少年目光中 的苏北人间
——《平原与少年》读札
邢红霞/文
在文学领域,回忆是一种较为常见的叙述方式。而从少年视角展现真实生活苦与乐、悲与欢的散文,着实不多。庞余亮算是一个。在他的《平原与少年》中,我分明看到了苏北平原上那个赤脚奔跑在田埂上的少年,用一双清澈又懵懂的眼睛,平静叙述着眼前的一切,包括单调困顿的生活,当然也有在黯淡日子里偶尔透出的那么一点儿光亮。这种着眼方式,消弭距离感,贴近读者,同时也为读者打开了一扇重新打量“过去”的窗。少年借助目光工具,构建出一个带着泥土气息、有痛有暖的人间本真。就在这构建里,少年悄然完成了对故乡的重塑——这也恰是成年后作者的精神原乡。

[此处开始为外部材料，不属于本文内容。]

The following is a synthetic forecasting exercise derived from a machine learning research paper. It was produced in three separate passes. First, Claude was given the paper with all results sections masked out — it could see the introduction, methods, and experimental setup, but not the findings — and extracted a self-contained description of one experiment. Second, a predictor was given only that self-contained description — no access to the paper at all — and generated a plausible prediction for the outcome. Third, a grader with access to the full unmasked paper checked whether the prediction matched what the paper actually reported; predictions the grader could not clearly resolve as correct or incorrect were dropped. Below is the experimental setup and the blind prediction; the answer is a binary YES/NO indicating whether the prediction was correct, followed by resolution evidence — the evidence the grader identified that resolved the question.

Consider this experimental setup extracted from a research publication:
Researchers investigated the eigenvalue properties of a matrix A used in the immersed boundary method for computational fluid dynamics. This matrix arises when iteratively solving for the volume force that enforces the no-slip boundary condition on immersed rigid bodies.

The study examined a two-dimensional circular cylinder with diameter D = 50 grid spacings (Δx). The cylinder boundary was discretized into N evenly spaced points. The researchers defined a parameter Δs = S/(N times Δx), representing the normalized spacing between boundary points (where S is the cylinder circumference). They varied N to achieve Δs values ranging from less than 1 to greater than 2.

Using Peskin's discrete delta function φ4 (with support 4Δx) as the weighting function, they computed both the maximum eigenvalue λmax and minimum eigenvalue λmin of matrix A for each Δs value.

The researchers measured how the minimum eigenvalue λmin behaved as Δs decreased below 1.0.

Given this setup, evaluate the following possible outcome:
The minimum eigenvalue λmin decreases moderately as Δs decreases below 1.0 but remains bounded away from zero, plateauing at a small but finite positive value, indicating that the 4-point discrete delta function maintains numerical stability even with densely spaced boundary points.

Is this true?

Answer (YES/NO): NO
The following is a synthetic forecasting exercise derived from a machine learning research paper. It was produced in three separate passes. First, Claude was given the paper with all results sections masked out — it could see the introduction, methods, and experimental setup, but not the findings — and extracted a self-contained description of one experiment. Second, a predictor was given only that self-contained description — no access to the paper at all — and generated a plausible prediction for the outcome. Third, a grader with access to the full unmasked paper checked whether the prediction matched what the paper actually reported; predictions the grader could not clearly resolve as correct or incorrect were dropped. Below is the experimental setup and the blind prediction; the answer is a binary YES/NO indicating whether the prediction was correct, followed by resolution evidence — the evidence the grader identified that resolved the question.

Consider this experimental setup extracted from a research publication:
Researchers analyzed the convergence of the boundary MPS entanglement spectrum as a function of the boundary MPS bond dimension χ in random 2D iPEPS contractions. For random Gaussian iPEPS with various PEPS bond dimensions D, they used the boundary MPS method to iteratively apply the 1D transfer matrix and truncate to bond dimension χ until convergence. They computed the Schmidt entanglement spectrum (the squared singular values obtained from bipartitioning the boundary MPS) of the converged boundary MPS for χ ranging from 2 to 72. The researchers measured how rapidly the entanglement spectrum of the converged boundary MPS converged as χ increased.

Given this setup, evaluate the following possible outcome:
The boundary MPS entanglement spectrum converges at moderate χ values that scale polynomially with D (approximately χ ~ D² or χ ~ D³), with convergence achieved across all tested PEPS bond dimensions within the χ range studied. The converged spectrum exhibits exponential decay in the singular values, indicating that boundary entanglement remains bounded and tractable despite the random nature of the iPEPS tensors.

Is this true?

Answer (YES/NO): NO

成人的感受大多有经验参与,且“自带滤镜”。少年不同于此,他们的目光是原生态的玉石,是野外的清风,是不具备美颜功能的录像机,完全是未被规训过的自然状态。所以,我们在他的目光中看到了真实的生活模样。少年的眼里,不只有快乐和幸福,更多的是刻在骨子里的困顿和艰难。大年初二,别人家在过年,我们一家却要摇船去田里扯盐巴草;我和母亲一起追青肥,忍着腰疼流着泪;我为被允许下河消暑,不得不遵照父亲的命令——每天编两条十尺长的芦箔;小雪时节,我在寒风中栽种油菜苗,就想,为何不直接把菜籽撒在泥塘中呢?这些粗拙描写,打破了以往书中对乡村“田园牧歌”式的描写,呈现出生活的本真模样。同时,这些活计,尚是少年的我不得不做,俨然一个小农民了。这也让今天的孩子们体味到生活的另一种滋味。正是这些劳作,让少年的“我”多了一份经历,也为今日之创作积累了大量素材。少年的目光中皆是真相。读者也经由少年的目光攀援而至,找到一条回乡的路。在那条路上,乡土生活的万般滋味,坚忍柔软的完整面貌得以呈现。

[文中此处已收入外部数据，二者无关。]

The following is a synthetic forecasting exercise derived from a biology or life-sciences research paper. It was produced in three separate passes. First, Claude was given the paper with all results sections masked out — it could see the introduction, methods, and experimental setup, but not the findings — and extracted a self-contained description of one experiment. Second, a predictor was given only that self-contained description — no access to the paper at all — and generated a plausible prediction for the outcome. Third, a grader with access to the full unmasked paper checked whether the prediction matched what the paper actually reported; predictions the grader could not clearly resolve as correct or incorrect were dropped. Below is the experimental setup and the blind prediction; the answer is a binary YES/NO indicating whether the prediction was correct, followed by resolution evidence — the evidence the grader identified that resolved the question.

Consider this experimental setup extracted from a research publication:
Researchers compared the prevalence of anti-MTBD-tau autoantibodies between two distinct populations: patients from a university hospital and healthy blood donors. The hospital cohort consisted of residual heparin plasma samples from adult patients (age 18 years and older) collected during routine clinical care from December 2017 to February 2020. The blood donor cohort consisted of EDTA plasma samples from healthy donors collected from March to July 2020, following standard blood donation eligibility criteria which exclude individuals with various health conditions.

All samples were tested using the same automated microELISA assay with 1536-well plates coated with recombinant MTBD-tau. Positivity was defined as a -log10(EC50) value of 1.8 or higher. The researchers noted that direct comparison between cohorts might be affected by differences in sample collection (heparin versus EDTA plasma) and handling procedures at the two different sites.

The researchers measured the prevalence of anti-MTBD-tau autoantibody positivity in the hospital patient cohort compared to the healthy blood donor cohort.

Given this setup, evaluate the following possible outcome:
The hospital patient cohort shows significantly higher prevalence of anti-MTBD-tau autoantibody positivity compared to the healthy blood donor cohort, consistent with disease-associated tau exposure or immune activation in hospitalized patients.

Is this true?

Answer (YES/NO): YES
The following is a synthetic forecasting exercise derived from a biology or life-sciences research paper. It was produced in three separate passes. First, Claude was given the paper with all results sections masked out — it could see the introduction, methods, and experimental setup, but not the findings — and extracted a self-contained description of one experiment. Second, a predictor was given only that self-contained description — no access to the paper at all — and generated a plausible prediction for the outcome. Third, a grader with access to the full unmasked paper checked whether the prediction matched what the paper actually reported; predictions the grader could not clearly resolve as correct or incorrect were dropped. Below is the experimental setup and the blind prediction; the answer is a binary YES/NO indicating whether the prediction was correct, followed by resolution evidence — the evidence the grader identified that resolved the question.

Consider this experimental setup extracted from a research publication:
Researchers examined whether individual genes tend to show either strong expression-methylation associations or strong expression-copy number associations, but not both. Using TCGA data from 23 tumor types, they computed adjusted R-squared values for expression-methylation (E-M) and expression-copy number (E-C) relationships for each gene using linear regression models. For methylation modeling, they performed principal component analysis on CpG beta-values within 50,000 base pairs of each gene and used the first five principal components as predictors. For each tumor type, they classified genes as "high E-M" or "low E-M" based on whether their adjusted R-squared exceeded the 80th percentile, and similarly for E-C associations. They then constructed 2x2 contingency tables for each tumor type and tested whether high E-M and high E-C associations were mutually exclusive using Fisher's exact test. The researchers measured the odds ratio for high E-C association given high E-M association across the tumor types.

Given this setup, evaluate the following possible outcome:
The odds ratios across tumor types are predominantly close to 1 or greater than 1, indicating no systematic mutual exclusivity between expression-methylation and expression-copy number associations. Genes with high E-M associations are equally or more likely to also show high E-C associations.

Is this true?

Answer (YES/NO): NO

少年的目光投射在身边的人物上,更似一面多棱镜,既有映照又有折射,从而使人物脱离了“好”与“坏”的扁平化形象,呈现得立体、复杂,更像是活生生的人。文中的“多管局局长”陈伯,是乡村秩序的守护者。他为了阻止孩子们秋后下河,着凉泻肚,手持磨得锃亮的铁嘴竹篙,吓唬孩子们,用陈伯的话来说“我是替你们老子管你们”。父亲在少年的眼中,更是一个特殊的存在。他规定我必须打完两条芦箔才能去游泳;他命令我脱光衣服坐在石磙上;小寒节气,在雪天为我煮糯米菜饭,以至于“糯米饭的香味把我紧紧捆住了”。他粗暴、冷酷,偶有温情一面。少年用纯净的目光把这些矛盾收纳,凸显出乡村中充满矛盾、有血有肉的立体的人。透过少年的目光,读者触摸到了乡土社会的人情世故,看到了底层人物在那个年代的生存智慧与无奈。

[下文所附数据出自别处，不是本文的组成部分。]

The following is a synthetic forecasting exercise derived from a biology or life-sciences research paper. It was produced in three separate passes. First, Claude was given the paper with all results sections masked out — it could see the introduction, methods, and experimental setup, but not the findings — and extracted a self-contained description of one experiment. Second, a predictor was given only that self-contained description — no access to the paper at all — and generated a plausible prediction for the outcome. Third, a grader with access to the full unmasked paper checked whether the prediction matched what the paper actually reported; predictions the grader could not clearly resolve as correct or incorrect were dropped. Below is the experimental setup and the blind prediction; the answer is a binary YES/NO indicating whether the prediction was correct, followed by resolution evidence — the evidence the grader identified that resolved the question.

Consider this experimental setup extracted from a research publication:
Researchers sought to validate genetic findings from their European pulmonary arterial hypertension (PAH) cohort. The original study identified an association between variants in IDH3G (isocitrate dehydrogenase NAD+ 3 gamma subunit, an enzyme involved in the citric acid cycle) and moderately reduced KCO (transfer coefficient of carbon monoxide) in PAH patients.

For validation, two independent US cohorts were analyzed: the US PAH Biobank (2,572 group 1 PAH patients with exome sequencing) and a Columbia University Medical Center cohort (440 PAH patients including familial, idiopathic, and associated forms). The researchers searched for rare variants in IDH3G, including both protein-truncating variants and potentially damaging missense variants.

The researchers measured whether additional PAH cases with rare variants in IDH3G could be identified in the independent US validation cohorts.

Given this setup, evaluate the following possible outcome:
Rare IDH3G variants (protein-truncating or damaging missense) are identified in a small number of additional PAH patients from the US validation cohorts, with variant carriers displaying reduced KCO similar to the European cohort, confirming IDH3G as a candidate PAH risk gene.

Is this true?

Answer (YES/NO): NO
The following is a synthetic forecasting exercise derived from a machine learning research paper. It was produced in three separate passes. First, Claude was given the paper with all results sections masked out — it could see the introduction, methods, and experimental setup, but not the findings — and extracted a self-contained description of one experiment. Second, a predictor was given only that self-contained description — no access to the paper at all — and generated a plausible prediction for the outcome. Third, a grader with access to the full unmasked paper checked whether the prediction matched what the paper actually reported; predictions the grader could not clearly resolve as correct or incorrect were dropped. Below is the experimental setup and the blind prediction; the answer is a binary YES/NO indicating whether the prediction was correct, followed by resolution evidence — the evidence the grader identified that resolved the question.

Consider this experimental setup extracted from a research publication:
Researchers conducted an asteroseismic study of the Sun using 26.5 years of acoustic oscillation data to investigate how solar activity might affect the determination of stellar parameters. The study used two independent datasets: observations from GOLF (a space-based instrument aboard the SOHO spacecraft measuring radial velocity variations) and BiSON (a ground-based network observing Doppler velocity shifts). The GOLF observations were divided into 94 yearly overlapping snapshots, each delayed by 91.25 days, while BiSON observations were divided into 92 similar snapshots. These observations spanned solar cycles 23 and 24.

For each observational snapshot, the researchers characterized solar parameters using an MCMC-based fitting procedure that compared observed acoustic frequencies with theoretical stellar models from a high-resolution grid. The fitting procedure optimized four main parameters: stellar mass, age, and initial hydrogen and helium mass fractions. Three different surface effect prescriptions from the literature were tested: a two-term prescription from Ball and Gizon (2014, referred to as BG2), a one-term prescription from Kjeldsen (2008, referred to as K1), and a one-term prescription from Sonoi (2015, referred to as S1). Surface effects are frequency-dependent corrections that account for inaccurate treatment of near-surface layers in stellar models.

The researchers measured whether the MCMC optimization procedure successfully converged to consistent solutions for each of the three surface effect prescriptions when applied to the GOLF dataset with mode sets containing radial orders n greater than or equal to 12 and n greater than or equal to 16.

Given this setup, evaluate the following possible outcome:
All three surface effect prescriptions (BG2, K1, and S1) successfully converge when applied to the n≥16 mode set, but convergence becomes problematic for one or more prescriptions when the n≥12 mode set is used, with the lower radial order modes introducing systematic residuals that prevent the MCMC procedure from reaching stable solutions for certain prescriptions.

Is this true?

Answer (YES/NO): NO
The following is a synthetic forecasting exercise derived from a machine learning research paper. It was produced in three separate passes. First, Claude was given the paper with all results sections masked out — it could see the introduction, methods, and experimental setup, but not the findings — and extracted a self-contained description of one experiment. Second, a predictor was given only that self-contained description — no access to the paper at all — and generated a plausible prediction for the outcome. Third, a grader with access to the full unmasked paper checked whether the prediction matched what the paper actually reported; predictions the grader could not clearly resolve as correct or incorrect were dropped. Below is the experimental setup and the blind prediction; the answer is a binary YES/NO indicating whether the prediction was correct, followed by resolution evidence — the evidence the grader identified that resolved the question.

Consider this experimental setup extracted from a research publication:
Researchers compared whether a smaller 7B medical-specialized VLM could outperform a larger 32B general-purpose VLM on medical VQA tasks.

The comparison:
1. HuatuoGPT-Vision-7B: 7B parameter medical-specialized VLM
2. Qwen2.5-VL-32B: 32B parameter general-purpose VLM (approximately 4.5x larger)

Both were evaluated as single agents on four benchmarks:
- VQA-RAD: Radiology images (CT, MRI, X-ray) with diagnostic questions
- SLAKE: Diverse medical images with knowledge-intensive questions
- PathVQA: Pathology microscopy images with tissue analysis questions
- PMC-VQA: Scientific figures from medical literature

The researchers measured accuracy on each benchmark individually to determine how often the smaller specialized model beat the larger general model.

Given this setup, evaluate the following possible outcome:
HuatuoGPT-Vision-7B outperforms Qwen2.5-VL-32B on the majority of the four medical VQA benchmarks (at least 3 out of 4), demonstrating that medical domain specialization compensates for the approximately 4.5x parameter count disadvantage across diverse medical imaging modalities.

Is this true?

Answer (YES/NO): NO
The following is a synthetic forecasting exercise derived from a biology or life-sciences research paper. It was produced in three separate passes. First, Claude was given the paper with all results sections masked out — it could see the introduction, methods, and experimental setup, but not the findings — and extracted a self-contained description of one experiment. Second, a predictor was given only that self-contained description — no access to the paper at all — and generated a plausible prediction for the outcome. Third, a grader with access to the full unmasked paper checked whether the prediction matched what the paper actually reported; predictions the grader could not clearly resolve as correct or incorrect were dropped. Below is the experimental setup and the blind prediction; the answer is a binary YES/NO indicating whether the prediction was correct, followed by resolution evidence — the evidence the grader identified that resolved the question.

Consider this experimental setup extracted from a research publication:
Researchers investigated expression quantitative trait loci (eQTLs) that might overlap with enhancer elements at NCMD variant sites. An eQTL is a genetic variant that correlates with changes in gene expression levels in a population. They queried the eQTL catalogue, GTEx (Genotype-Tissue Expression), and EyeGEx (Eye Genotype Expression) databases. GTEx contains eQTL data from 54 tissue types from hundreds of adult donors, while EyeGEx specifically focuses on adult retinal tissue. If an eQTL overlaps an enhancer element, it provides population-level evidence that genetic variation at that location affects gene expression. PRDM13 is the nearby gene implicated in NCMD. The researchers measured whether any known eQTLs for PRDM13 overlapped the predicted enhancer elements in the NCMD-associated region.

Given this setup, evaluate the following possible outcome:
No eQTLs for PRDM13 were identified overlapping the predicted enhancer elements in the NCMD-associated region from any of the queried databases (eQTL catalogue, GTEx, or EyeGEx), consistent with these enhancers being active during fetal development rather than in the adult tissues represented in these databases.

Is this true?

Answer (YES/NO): YES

更为可贵的是,少年的目光在拆解过去的同时,也完成了自我成长以及自我与土地关系的重塑。文中的少年在观察,在追问,在思考。我下河摸到河蚌,父亲吃饭时,竟然吃出了珍珠——天然的宝贵的珍珠,可惜,被煮熟了。我自责不已。在我十二岁那年,父亲手把手教我“套花”,就是人工授粉。我脸红,身体有了悸动。父亲让我与邻居分享“水花生”,我委屈而怨恨,但也自此对“分享”有了新的认识。平原上的少年,身体与心智在逐渐长成。此时,平原不仅仅是生命历程中的地域符号,也是少年与平原的精神联结通道,更是滋养少年精神世界的庞大根系。
少年角度的叙述选择,直接决定了书籍的设计风格。书中的插图似孩子涂鸦式创作,是从文字土壤里长出的未经雕琢的月光,静静照耀在苏北平原那个静静叙述的少年身上。画家孔巍蒙以拙朴的画风、淡雅的色调,执笔游走于亦真亦幻的世界中,将少年眼中的人事物,转化为灵动的视觉感受。整个画面简约,透着孩子的狡黠。
庞余亮执着少年的目光,缓缓拂过苏北平原上的小村庄。读者从这目光里,看见了未加美化的生活,也看见了隐忍的力量——那是对生命本真的解构。而我们,终会在这样的回望里重塑心中的故乡。